Novak and Weigel Discuss
Iraq 2003 and Syria 2013 (1960)
by JOAN FRAWLEY DESMOND
When President Obama addressed the nation on Sept. 10 to explain his response to a reported chemical-weapons attack in Syria, he vowed not to repeat the mistakes made by his predecessor, George W. Bush, who has been vilified for approving the 2003 invasion of Iraq, which is still mired in political violence a decade afterwards.
Thus the president defended his new two-track Syria policy — which includes an agreement to place President Bashar al-Assad’s chemical weapons under international control — and a backup plan for a “narrow” military strike to deter future use of chemical weapons as evidence of his prudent style of leadership. His remarks sought to tamp down public skepticism by insisting that the intelligence on Assad’s alleged sarin-gas attack was credible and that a modest mission, with no “boots on the ground,” would keep the U.S. out of another foreign war.

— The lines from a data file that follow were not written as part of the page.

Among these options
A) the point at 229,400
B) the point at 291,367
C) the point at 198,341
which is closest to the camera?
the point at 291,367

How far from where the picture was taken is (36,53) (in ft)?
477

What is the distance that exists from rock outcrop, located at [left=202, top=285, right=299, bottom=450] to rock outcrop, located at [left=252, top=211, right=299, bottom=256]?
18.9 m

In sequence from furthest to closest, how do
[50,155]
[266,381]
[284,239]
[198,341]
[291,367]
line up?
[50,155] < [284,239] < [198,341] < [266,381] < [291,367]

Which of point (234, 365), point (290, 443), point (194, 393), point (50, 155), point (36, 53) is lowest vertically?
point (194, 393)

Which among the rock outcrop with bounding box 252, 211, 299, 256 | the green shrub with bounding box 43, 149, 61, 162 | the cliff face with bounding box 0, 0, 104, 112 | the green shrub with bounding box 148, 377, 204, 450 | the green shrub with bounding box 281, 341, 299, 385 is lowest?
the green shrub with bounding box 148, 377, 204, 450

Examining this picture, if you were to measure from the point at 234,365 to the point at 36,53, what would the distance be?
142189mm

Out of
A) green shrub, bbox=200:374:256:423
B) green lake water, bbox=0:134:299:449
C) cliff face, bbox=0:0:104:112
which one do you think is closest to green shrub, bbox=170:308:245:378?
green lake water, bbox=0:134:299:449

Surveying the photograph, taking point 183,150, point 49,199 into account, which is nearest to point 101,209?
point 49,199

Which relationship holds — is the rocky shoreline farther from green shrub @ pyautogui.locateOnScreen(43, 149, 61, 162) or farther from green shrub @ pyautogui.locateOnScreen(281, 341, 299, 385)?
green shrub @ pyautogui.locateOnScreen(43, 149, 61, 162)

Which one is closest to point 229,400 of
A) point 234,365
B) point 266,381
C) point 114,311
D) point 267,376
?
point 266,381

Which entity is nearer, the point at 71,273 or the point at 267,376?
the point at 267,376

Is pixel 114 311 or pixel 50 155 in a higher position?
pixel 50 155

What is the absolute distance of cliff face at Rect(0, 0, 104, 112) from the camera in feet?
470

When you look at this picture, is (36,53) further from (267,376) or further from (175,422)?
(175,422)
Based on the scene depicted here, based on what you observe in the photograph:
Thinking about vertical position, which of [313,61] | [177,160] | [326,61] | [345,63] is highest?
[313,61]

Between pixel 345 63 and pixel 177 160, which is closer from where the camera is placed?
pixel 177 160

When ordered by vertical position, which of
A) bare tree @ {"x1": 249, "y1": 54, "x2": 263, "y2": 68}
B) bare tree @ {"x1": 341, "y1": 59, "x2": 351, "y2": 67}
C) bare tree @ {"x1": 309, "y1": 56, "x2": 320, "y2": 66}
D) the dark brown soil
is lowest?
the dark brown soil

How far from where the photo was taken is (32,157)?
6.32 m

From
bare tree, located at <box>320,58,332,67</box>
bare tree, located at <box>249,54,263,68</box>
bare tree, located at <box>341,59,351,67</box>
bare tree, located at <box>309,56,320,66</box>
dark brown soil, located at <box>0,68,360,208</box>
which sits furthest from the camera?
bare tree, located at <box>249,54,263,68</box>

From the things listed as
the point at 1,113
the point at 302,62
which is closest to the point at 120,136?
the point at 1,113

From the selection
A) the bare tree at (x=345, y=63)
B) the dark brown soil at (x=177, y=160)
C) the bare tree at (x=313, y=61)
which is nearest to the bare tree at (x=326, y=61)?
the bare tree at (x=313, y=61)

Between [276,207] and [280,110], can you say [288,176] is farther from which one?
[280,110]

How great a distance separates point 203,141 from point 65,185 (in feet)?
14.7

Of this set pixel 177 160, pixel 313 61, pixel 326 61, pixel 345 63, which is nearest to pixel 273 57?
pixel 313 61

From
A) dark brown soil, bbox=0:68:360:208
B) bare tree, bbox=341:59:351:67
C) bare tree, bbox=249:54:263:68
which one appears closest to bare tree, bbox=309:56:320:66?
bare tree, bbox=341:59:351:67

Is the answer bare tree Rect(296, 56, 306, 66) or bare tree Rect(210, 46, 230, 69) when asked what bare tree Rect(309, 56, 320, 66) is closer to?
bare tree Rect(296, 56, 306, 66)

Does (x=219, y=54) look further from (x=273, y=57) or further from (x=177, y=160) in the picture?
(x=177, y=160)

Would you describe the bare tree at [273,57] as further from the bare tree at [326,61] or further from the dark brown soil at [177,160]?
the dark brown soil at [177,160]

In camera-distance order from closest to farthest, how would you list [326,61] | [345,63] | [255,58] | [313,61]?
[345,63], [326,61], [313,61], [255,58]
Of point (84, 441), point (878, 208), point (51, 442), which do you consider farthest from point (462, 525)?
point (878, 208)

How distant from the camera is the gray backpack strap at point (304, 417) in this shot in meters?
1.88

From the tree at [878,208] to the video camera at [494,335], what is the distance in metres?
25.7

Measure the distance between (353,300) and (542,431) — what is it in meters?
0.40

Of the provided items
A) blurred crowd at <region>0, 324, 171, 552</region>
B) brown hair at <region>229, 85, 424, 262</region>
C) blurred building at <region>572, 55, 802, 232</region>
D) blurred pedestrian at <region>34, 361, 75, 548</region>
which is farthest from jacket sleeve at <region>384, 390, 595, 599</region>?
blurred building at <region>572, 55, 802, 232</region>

But the influential Catholics who once supported Bush’s policy a decade ago possess a different view of that fateful decision to invade Iraq.
Public intellectuals like George Weigel, who has written extensively on the moral and prudential principles guiding the conduct of war, still defend the broader mission of Bush’s policy in Iraq, while critiquing Obama’s present policy on Syria.